Biohaven Submits New Drug Application for Troriluzole as Spinocerebellar Ataxia Type 3 Therapy


In a phase 3 study, a subgroup of patients with spinocerebellar ataxia treated with troriluzole demonstrated a numerical treatment benefit relative to placebo on the primary end point of change in f-SARA scores.

Vlad Coric, chief executive officer and chairman of Biohaven

Vlad Coric

According to a recent announcement, Biohaven Pharmaceuticals submitted a new drug application (NDA) for its investigational agent troriluzole, a third-generation prodrug and new chemical entity that modulates glutamate, for the treatment of spinocerebellar ataxia type 3 (SCA3).1

The NDA was supported by data from the phase 3 Study BHV4157-206 (NCT03701399), with confirmatory evidence from the 3-year, long-term open-label extension (OLE) phase of that study, and an additional study (BHV4157-201) using a matching adjusted indirect comparison analysis.

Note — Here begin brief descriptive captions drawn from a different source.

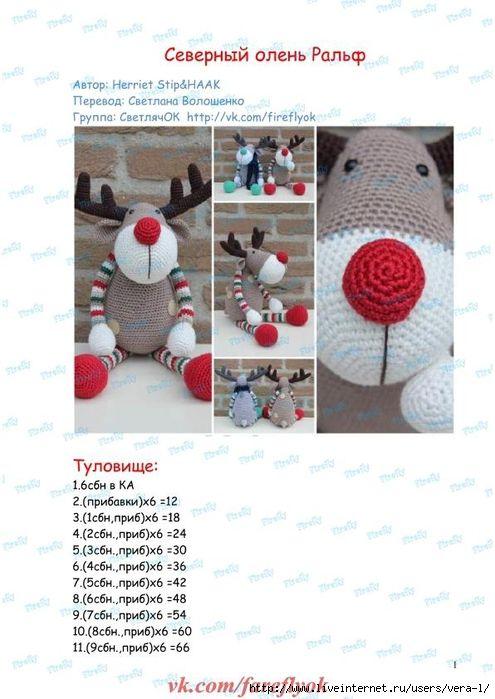 SEVERNIY_OLEN_RALF_SH_1 (495x700, 217Kb)   amigurumi   Pinterest ...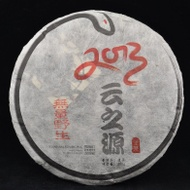 """2013 Yunnan Sourcing """"Wu Liang Ye Sheng"""" Raw from Yunnan Sourcing"""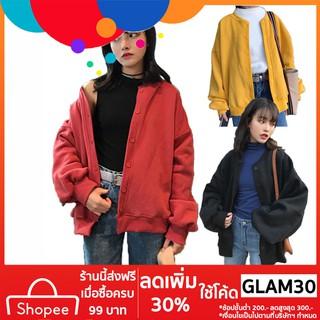 XIAOZHAINV**โค้ด GLAM30 ลด 30%**เสื้อผ้าแฟชั่น แจ็คเก็ต ไสตล์เกาหลี เสื้อแขนยาว เสื้อกันหนาวกำมะหยี่ เสื้อโค้ทนักเรียน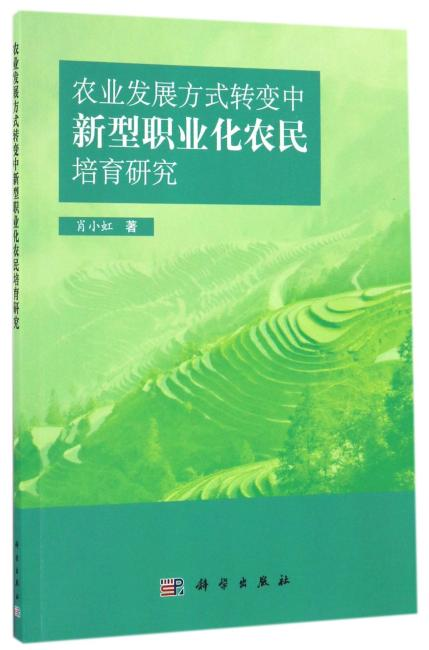 农业发展方式转变中新型职业化农民培育研究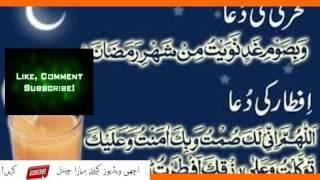 Roze Ki Niyat Aur Dua Zaruri hai  IslamiVideos 2017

In study BHV4157-206, the agent failed to reach statistical significance on its primary end point; however, there were numerical treatment benefits observed in a subgroup of those with SCA3, the most common form of SCA. In total, SCA3 represented 41% of study participants.

"The NDA we submitted for troriluzole for SCA3 represents approximately seven years of effort by the Biohaven team to bring forward a potentially new treatment for this ultra-rare disease," Vlad Coric, chief executive officer and chairman of Biohaven, said in a statement.1 "Advancing a new investigational drug for a rare disease that has no current therapy is a multi-year process that is the culmination of not only our own internal efforts but also close coordination with patient advocacy groups including the National Ataxia Foundation (NAF), leading academic researchers and regulatory agencies. Rare brain diseases are particularly challenging to research given relatively small populations of patients to run / participate in clinical trials, the need to rely on real-world data and often a lack of standardized ratings scales or biomarkers."

Study BHV4157-206, which featured 213 individuals with SCA, showed Functional Scale for the Assessment and Rating of Ataxia (f-SARA) scores, the primary end point, of 5.1 and 5.2 in the trolizule and placebo groups, respectively, at 48 weeks. Despite only a minimal change in the overall study population, a subgroup of patients with SCA3 showed numerical treatment benefit in the same measure at week 48 compared with placebo (least squares [LS] mean change difference, –0.55; 95% CI, –1.12 to 0.01; nominal P = .053).2

READ MORE: Vatiquinone Shows Additional Benefits on Friedreich Ataxia Disease Progression Despite Failing to Meet Primary End Point

Additional findings showed that for those with SCA3 who were able to walk without assistance at baseline or who had f-SARA Gait Item scores of 1, troriluzole continued to show a greater treatment benefit relative to placebo at the end of the treatment period (LS mean change difference, –0.71; 95% CI, –1.36 to –0.07; nominal =.031). Across all genotypes, treatment with troriluzole resulted in a58% reduction of fall risk as well (10% vs 23% adverse event [AE] incidence; nominal P = .043) among those who were able to ambulate at baseline.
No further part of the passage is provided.